Here are some appraoches:
1) partial=TRUE
n <- length(x)
c(NA, rollapplyr(x, 12, mean, partial = TRUE)[-n])
Note the r at the end of rollapplyr
.
2) width as list The width
argument of rollapply
can be a list such that the ith list element is a vector of the offsets to use for the ith rolling computation. If we specify partial=TRUE then offsets that run off the end of the vector will be ignored. If we only specify one element in the list it will be recycled:
rollapply(x, list(-seq(12)), mean, partial = TRUE, fill = NA)
2a) Rather than recycling and depending on partial
we can write it out.

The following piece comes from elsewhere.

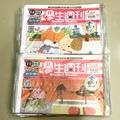 華視 學生週刊 幼兒版 全新 買6送1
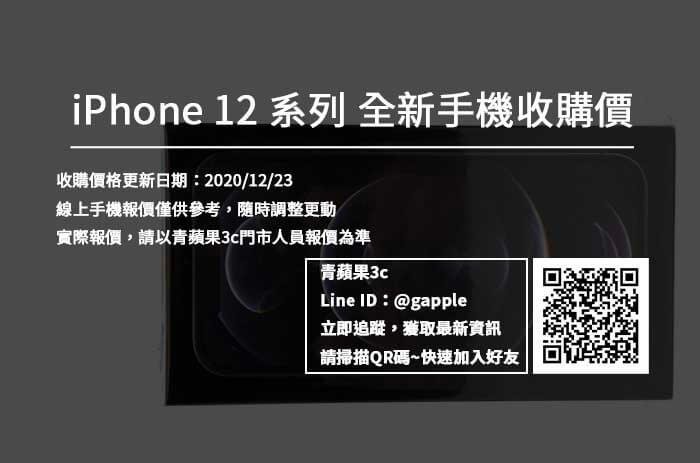 iphone 12 收購價格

Here we want width <- list(numeric(0), -1, -(1:2), -(1:3), ..., -(1:12), ..., -(1:12))
which can be calculated like this:
width <- lapply(seq_along(x), function(x) -seq_len(min(12, x-1)))
rollapply(x, width, mean)
This one would mainly be of interest if you want to modify the specification slightly because it is very flexible.
Note: Later in the comments the poster asked for the same rolling average except for it not to be lagged. That would be just:
rollapplyr(x, 12, mean, partial = TRUE)
Note the r at the end of rollapplyr
.
Update Some improvements and additional solutions.